Leitsatz (amtlich)
1. Bei Glatteisunfällen spricht ein Anschein dafür, dass die Unfallverletzungen bei Beachtung der Streupflicht vermieden worden wären, wenn der Unfall innerhalb der zeitlichen Grenzen der Streupflicht stattgefunden hat. Dafür notwendig und ausreichend ist es, dass ein Glättezustand im Verantwortungsbereich des Streupflichtigen nachgewiesen wird.
2. Zu der den Streupflichtigen entlastenden Zumutbarkeitsprüfung gehört die Erwägung, dass die Streupflicht nicht verletzt wäre, wenn erst kurz vor dem Unfall auf den gefrorenen Boden Regen niedergegangen wäre und der Streupflichtige auf eine sich dadurch bildende Glätte noch nicht mit Streuen reagiert haben müsste. Der Verletzte hat daher das Vorliegen einer die Streupflicht begründenden Wetter- und Straßenlage zu beweisen, während der Streupflichtige für das Vorliegen einer Ausnahmesituation, die das Streuen unzumutbar machte, beweispflichtig ist.

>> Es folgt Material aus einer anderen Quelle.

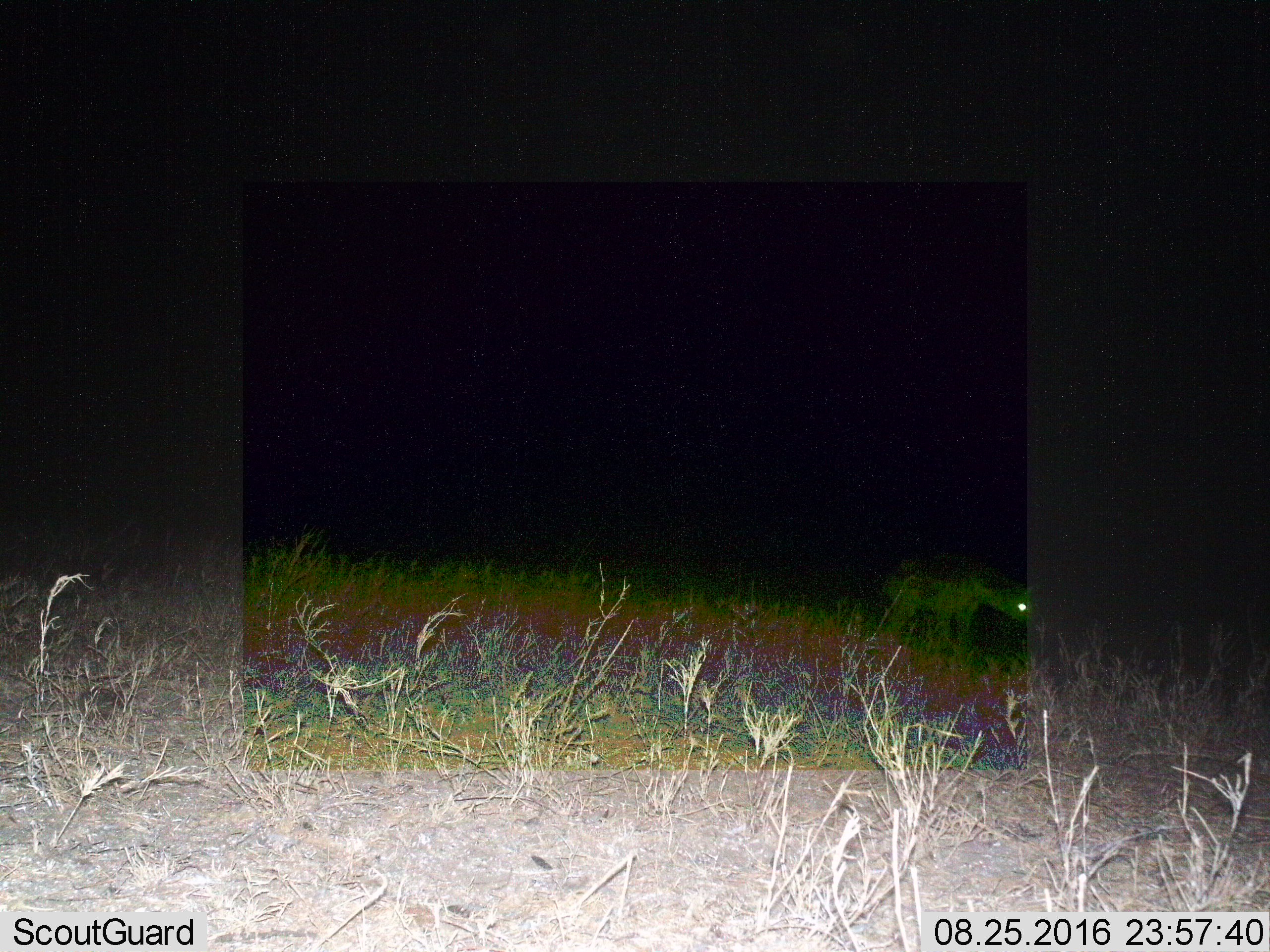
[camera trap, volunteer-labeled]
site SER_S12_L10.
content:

3. Die nur im Rahmen des Zumutbaren bestehende Pflicht, bei Schnee- und Eisglätte die Gehwege mit Streugut abzustumpfen, entfällt, wenn es zwecklos ist, den Bürgersteig zu streuen, da sich Glätte alsbald wieder neu bilden würde. Der Streupflichtige braucht somit nicht tätig zu werden, wenn angesichts der konkreten Wetterlage das Bestreuen mit abstumpfenden Mitteln nur zu einer unwesentlichen oder ganz vorübergehenden Minderung der dem Verkehr drohenden Gefahren führt, was insb. bei Glatteis durch anhaltenden Regen auf gefrorenen Boden gilt.

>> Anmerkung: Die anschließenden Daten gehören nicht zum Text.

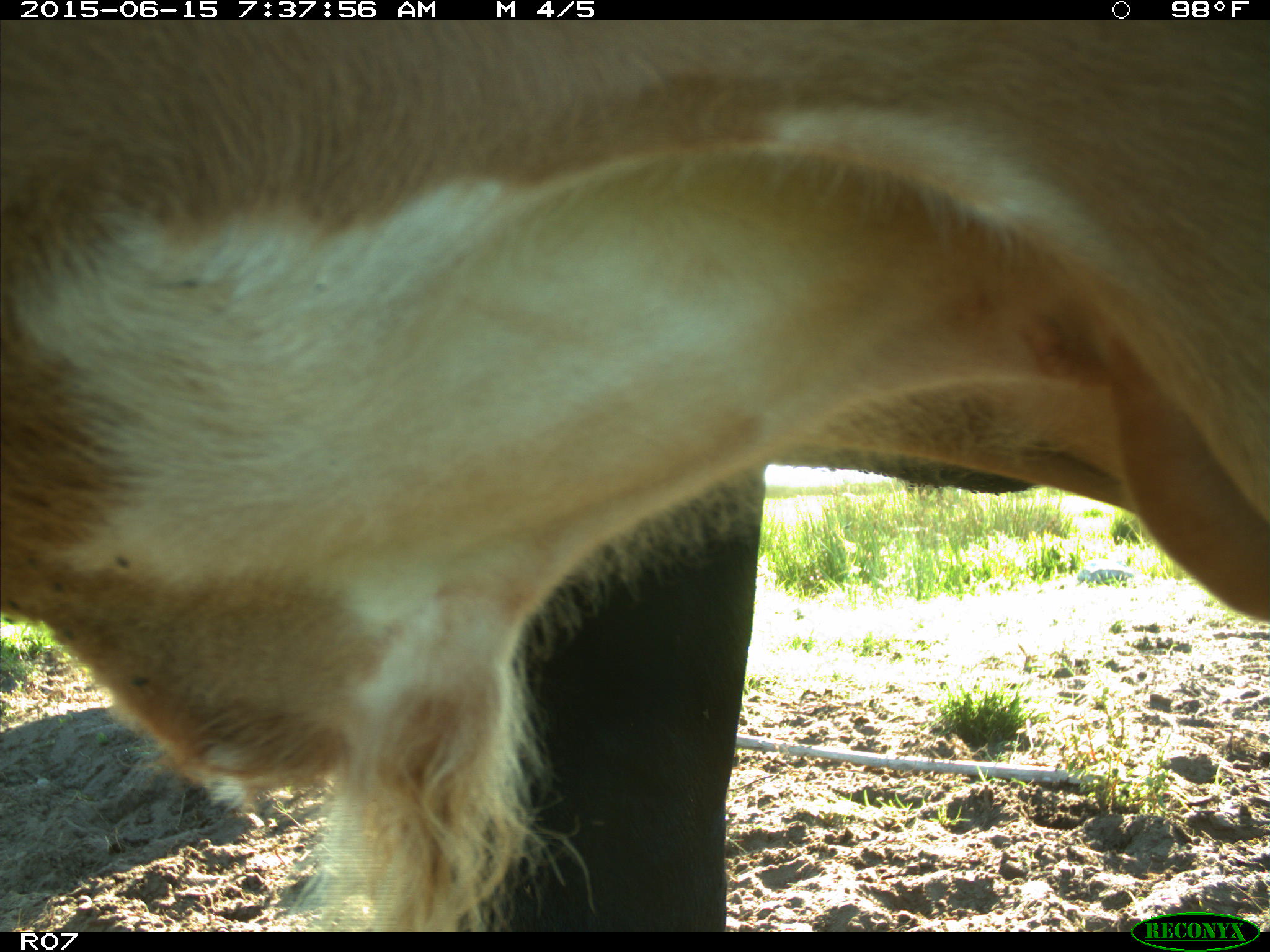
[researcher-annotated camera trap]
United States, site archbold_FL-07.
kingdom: Animalia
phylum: Chordata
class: Mammalia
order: Artiodactyla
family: Bovidae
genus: Bos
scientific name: Bos taurus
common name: domestic cow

4. Sofern die die Glätte verursachenden Niederschläge enden, ist dem Streupflichtigen eine angemessene Beobachtungs- und Vorbereitungszeit zuzubilligen, sodass es noch hinnehmbar sein kann, wenn der Streupflichtige erst nach Ablauf von etwa einer Stunde erneut streut; generell darf das Ende des (gefrierenden) Regens abgewartet werden, auch wenn hierdurch Glatteis entsteht. Dies gilt nur dann nicht, wenn den Sicherungspflichtigen aufgrund besonderer Umstände eine erhöhte Aufmerksamkeit und die Pflicht zu besonderer Vorsorge treffen.
Verfahrensgang
LG Verden (Aller) (Urteil vom 10.10.2003; Aktenzeichen 8 O 272/03) |
Tenor
Die Berufung des Klägers gegen das am 10.10.2003 verkündete Urteil des Einzelrichters der 8. Zivilkammer des LG Verden wird zurückgewiesen.
Die Kosten des Berufungsverfahrens trägt der Kläger.

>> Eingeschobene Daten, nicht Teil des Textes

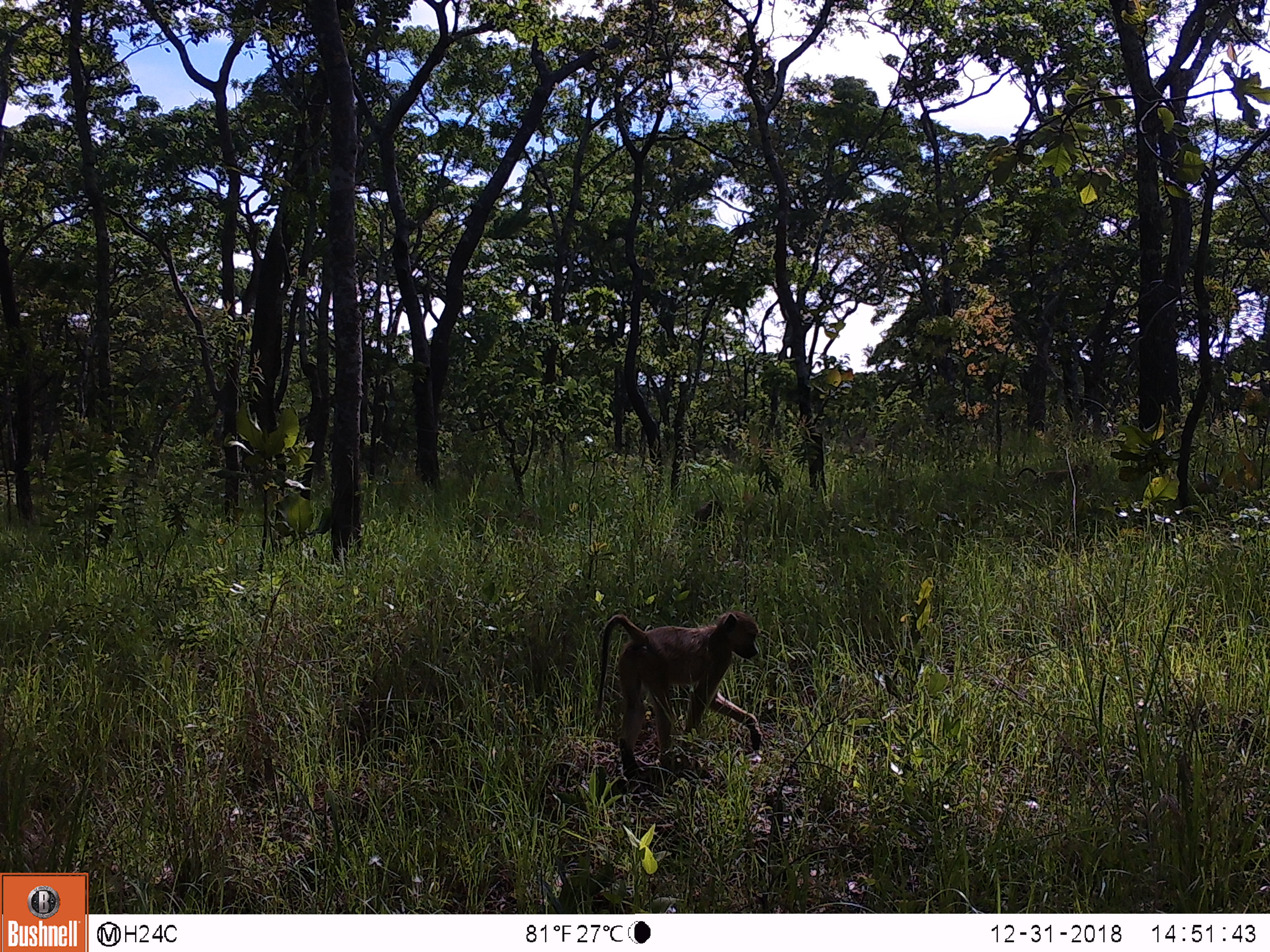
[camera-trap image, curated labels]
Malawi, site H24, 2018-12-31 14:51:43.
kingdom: Animalia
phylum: Chordata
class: Mammalia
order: Primates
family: Cercopithecidae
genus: Papio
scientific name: Papio cynocephalus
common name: yellow baboon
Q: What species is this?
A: Yellow baboon (Papio cynocephalus).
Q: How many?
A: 1.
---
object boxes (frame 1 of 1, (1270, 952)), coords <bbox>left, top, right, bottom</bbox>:
yellow baboon: <bbox>582, 612, 767, 779</bbox>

Das Urteil ist vorläufig vollstreckbar.
Gründe
Die Berufung ist unbegründet, zu Recht hat das LG die Klage abgewiesen, da der Kläger vom Beklagten keinen Schadensersatz verlangen kann.
1. Ein Schadensersatzanspruch wegen Verletzung der Streupflicht steht dem Kläger gegen den Beklagten nicht zu. Zwar war der Beklagte kraft Übertragung der Streupflicht verkehrssicherungspflichtig; die Pflicht zum Streuen traf ihn im Grundsatz auch am 19.12.2002, wobei ein Anschein für die Verletzung der Streupflicht spricht (a). Aufgrund der konkreten Wetterverhältnisse an diesem Tag war es jedoch – wie der Beklagte nachgewiesen hat – für ihn nicht geboten, zum Zeitpunkt des Sturzes – kurz vor 08:00 Uhr morgens – den Gehweg vor seinem Haus abzustreuen bzw. abstreuen zu lassen (b).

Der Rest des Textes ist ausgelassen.